Machine Learning Problems can be divided into three general categories:

  • Supervised Learning: A predictive model is provided with a labeled dataset with the goal of making predictions based on these labeled examples
    • Examples: regression, classification
  • Unsupervised Learning: A model is applied to unlabeled data with the goal of discovering trends, patterns, extracting features, or finding relationships between data.
    • Examples: clustering, dimensionality reduction, anomaly detection
  • Reinforcement Learning: An agent learns to interact with an environment in order to maximize its cumulative rewards.
    • Examples: intelligent control, game-playing, sequential design

Supervised Learning¶

  • Learn a model that makes accurate predictions $\hat{y}$ of $y$ based on a vector of features $\mathbf{x}$.

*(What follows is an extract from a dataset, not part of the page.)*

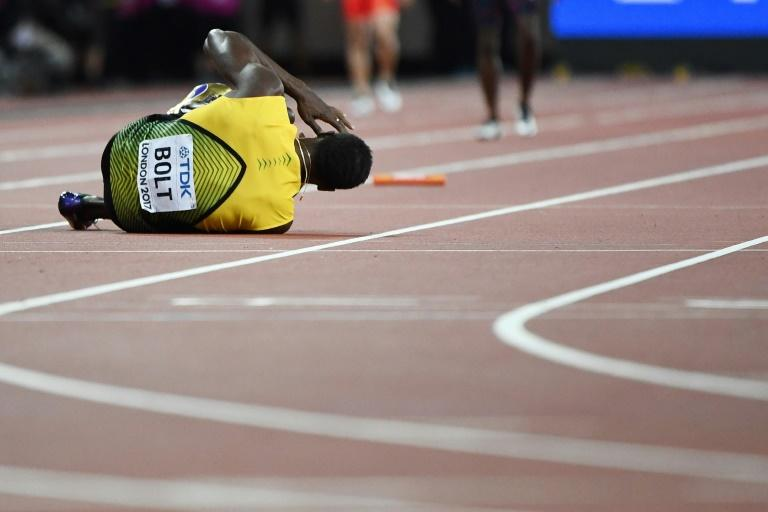 Jamaica's Usain Bolt goes down after pulling up injured in the final of the men's 4x100m relay at the 2017 IAAF World Championships at the London Stadium in London on August 12, 2017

  • We can think of a model as a function $f : \mathcal{X} \rightarrow \mathcal{Y}$

    • $\mathcal{X}$ is the space of all possible feature vectors $\mathbf{x}$
    • $\mathcal{Y}$ is the space of all labels $y$.

function

Problems with Model Validity¶

  • Even if a model fits the dataset perfectly, we may not know if the fit is valid, because we don't know the $(\mathbf{x},y)$ pairs that lie outside the training dataset:

supervised model ood

Traning Validation, and Test Sets:¶

  • Common practice is to set aside 10% of the data as the validation set.
  • In some problems another 10% of the data is set aside as the test set.

supervised split

Validation vs. Test Sets:¶

  • The validation set is used for comparing the accuracy of different models or instances of the same model with different parameters.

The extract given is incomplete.